By now, one leg was hiked under a wing, immovable (see photo).

If the line wasn't removed -- and soon -- Francis would die.

Instead, he disappeared. When his group flew in, he was no longer with them. I braced myself. He was either dead or trapped somewhere.

And then it happened.

I was placing cracked corn around the shoreline one evening when a huge group of geese flew in, and one of them landed at my feet with a great thud.

It was Francis. He wanted corn. He looked frazzled but he was still alive.

I also saw that the line was now so taut around both legs that he couldn't move fast enough to get the running start needed for flight. It was now or never.

And as fate -- or maybe St. Francis -- would have it, two friends were jogging by.

I waved them over and motioned to them to grab his wings and hold them down.

Then I whipped out a pair of cuticle scissors I keep in my car for just such emergencies and began removing the line, messaging the limbs as I did so to try to restore circulation.

The line was so embedded in one leg that I had to pull it out bit by bit.

Even then, I wasn't sure I got it all but 15 minutes later, Francis was free. The look on his face was priceless as he stood and realized the terrible encumbrance was gone.

For a few days, I monitored his progress. I've seen some miraculous recoveries in the wild and I hoped Francis would be another. The water therapy worked its magic, slowly loosening the muscles in the affected leg.

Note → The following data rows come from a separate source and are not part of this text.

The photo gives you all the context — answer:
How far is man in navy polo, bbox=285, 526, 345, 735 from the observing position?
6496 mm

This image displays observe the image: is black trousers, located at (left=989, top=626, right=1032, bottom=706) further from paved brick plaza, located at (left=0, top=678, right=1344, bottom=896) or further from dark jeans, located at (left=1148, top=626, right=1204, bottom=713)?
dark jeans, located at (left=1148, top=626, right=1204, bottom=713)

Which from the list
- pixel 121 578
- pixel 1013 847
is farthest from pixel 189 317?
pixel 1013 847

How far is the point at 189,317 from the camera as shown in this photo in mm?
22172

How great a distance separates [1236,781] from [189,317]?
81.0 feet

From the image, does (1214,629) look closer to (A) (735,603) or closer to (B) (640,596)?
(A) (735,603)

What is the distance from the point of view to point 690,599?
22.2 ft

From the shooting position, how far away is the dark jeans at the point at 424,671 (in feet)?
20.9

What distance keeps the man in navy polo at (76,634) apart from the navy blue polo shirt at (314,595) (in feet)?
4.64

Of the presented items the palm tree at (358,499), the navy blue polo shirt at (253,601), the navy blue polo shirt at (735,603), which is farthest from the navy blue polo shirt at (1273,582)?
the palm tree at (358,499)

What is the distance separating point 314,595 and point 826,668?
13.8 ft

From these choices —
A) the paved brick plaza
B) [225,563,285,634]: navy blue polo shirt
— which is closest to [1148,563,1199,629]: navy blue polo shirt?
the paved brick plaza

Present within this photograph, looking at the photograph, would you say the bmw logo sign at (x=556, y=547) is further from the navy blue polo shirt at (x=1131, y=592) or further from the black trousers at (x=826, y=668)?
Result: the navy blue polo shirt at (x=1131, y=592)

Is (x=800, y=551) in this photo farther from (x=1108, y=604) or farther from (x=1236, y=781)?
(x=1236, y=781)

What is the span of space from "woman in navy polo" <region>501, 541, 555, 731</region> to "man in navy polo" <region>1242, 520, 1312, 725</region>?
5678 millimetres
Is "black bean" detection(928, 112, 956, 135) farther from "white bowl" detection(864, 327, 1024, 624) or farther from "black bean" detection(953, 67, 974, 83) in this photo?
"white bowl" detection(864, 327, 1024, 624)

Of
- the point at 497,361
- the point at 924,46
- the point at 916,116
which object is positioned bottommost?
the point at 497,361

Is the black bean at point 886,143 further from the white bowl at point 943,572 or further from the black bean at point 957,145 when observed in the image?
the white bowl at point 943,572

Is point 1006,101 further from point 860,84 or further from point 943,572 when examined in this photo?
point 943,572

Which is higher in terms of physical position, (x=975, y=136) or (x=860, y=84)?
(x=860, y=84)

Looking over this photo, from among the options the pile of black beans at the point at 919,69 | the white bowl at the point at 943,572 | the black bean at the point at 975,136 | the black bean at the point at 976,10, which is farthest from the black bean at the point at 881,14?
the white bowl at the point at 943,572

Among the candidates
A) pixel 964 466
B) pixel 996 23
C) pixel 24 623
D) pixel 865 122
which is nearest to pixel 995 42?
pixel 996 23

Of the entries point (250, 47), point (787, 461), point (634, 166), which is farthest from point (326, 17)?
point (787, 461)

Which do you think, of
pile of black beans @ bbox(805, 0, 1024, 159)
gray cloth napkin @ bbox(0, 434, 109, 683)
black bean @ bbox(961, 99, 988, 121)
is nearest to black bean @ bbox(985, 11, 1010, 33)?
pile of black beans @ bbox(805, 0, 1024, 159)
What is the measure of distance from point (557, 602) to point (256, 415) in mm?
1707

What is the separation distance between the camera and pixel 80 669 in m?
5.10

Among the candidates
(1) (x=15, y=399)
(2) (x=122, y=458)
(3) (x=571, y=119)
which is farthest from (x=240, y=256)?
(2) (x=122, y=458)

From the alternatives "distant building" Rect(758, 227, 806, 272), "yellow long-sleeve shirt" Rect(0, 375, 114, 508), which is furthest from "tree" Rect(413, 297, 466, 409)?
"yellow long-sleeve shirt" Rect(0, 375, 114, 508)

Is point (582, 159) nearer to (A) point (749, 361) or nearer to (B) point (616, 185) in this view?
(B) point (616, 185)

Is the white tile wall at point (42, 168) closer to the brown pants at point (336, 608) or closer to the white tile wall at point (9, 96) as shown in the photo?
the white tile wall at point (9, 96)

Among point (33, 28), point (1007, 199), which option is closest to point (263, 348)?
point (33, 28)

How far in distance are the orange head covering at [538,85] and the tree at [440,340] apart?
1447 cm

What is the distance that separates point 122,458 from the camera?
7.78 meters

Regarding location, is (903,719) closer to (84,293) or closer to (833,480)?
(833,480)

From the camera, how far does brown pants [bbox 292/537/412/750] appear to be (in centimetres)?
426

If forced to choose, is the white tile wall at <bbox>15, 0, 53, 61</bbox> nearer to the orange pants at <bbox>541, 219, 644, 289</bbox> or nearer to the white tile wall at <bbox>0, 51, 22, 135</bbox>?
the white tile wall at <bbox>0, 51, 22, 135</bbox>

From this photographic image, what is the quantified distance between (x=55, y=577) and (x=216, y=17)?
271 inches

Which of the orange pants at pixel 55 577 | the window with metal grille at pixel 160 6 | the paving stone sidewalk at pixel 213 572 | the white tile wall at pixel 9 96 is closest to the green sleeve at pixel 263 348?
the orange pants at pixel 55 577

A week later, I saw him grazing the cemetery on both legs.

"Don't you look fabulous?" I said, delighted.

His plight got me to thinking. What if I could get the pope on board?

Pope Francis is always reminding us of the need to care about nature and the planet.

What if he took that message one step further and asked the anglers of the world to stop leaving fishing line and hooks around? What a blessing that would be.

Think of the wildlife that would be spared slow, agonizing deaths, not to mention the benefits to our waterways and shorelines.

And it would be so effortless. All the pope would have to do is to slip it into a sermon every now and then -- or tack it on after Sunday Mass. "Oh, by the way, don't forget about the fishing line..."

The message is also in line with the pope's recent environmental encyclical, in which he warns of harming birds. While fishing line may not be on a par with industrial pollution, the cause is the same: environmental indifference. Getting anglers to stop leaving it around would be a huge step forward.

So how does one get a message to the pope? I don't know a soul at the Vatican but I'm hoping someone out there with a little spiritual clout might help. Maybe a priest from midtown Manhattan's Church of Saint Francis or the Jesuits could make it happen. Maybe someone in the church hierarchy or at a Catholic newspaper or a convent. There must be someone out there who could get this message to the pope.

That said, maybe the pope could also squeeze in a visit with his avian namesake during his trip to the U.S. in September. That could be arranged.

I suspect such a message would also please the venerated saint. I don't know if Canada geese were around in the 12th century but I think St. Francis, who was said to preach to the birds, would have liked the handsome gander with the barely visible limp that now answers to his name.